__REQUEST__
Print the following items exactly as they appear, line for line, without any changes.

Portion of a data file:
►
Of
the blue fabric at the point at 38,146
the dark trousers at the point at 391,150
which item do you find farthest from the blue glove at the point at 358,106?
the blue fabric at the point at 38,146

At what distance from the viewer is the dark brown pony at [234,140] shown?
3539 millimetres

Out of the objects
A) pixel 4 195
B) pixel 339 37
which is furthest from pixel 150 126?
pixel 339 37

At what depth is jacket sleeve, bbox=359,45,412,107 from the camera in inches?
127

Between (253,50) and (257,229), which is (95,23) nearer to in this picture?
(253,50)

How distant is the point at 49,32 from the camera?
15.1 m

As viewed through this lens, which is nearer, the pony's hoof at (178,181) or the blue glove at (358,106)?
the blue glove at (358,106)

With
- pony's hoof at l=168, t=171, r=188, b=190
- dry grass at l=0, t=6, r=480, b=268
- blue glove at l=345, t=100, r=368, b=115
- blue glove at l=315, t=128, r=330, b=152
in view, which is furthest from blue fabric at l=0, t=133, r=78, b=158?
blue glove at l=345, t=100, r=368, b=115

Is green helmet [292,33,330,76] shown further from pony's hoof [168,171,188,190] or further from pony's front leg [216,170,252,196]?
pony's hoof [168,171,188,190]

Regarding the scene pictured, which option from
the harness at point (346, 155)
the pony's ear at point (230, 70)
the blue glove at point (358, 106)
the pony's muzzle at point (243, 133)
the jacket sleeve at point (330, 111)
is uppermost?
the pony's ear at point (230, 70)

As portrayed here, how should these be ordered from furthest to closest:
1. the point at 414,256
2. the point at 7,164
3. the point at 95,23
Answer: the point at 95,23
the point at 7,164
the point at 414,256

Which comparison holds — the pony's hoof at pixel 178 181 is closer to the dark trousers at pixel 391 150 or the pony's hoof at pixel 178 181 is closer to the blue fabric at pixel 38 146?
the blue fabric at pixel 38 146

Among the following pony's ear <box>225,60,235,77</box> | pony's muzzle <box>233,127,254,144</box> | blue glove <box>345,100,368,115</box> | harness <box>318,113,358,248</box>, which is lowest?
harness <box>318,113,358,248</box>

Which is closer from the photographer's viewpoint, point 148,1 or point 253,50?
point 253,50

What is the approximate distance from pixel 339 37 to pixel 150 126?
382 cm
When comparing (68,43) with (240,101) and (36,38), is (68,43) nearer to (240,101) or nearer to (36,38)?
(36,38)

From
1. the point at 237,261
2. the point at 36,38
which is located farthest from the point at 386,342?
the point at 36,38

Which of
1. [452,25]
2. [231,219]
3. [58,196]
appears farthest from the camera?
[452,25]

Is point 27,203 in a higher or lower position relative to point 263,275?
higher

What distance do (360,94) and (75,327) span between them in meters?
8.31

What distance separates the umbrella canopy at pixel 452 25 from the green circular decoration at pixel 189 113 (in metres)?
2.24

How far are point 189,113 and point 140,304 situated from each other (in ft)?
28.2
◄
__RESULT OF THIS EXERCISE__
Of
the blue fabric at the point at 38,146
the dark trousers at the point at 391,150
which item do you find farthest from the blue glove at the point at 358,106?
the blue fabric at the point at 38,146

At what distance from the viewer is the dark brown pony at [234,140] shown?
3539 millimetres

Out of the objects
A) pixel 4 195
B) pixel 339 37
which is furthest from pixel 150 126?
pixel 339 37

At what depth is jacket sleeve, bbox=359,45,412,107 from the camera in inches?
127

Between (253,50) and (257,229), which is (95,23) nearer to in this picture?
(253,50)

How distant is the point at 49,32 from the camera?
15.1 m

As viewed through this lens, which is nearer, the pony's hoof at (178,181) or the blue glove at (358,106)?
the blue glove at (358,106)

With
- pony's hoof at l=168, t=171, r=188, b=190
- dry grass at l=0, t=6, r=480, b=268
- blue glove at l=345, t=100, r=368, b=115
- blue glove at l=315, t=128, r=330, b=152
in view, which is furthest from blue fabric at l=0, t=133, r=78, b=158?
blue glove at l=345, t=100, r=368, b=115

Is green helmet [292,33,330,76] shown further from pony's hoof [168,171,188,190] or further from pony's front leg [216,170,252,196]?
pony's hoof [168,171,188,190]

Regarding the scene pictured, which option from
the harness at point (346, 155)
the pony's ear at point (230, 70)
the blue glove at point (358, 106)
the pony's muzzle at point (243, 133)
the jacket sleeve at point (330, 111)
is uppermost?
the pony's ear at point (230, 70)

As portrayed here, how should these be ordered from furthest to closest:
1. the point at 414,256
2. the point at 7,164
3. the point at 95,23
Answer: the point at 95,23
the point at 7,164
the point at 414,256

Which comparison holds — the pony's hoof at pixel 178 181 is closer to the dark trousers at pixel 391 150 or the pony's hoof at pixel 178 181 is closer to the blue fabric at pixel 38 146?
the blue fabric at pixel 38 146

Among the following pony's ear <box>225,60,235,77</box> | pony's muzzle <box>233,127,254,144</box> | blue glove <box>345,100,368,115</box> | harness <box>318,113,358,248</box>, which is lowest?
harness <box>318,113,358,248</box>

Which is closer from the photographer's viewpoint, point 148,1 or point 253,50?
point 253,50

What is the approximate distance from pixel 339 37 to pixel 150 126?
382 cm
When comparing (68,43) with (240,101) and (36,38), is (68,43) nearer to (240,101) or nearer to (36,38)?
(36,38)

From
1. the point at 237,261
2. the point at 36,38
which is located farthest from the point at 386,342?
the point at 36,38

Which of
1. [452,25]
2. [231,219]
3. [58,196]
appears farthest from the camera?
[452,25]

Is point 27,203 in a higher or lower position relative to point 263,275?
higher

What distance do (360,94) and (75,327) span between them in meters?
8.31

What distance separates the umbrella canopy at pixel 452 25 from the green circular decoration at pixel 189 113 (in metres)?
2.24

How far are point 189,113 and point 140,304 situated from each other (in ft)?
28.2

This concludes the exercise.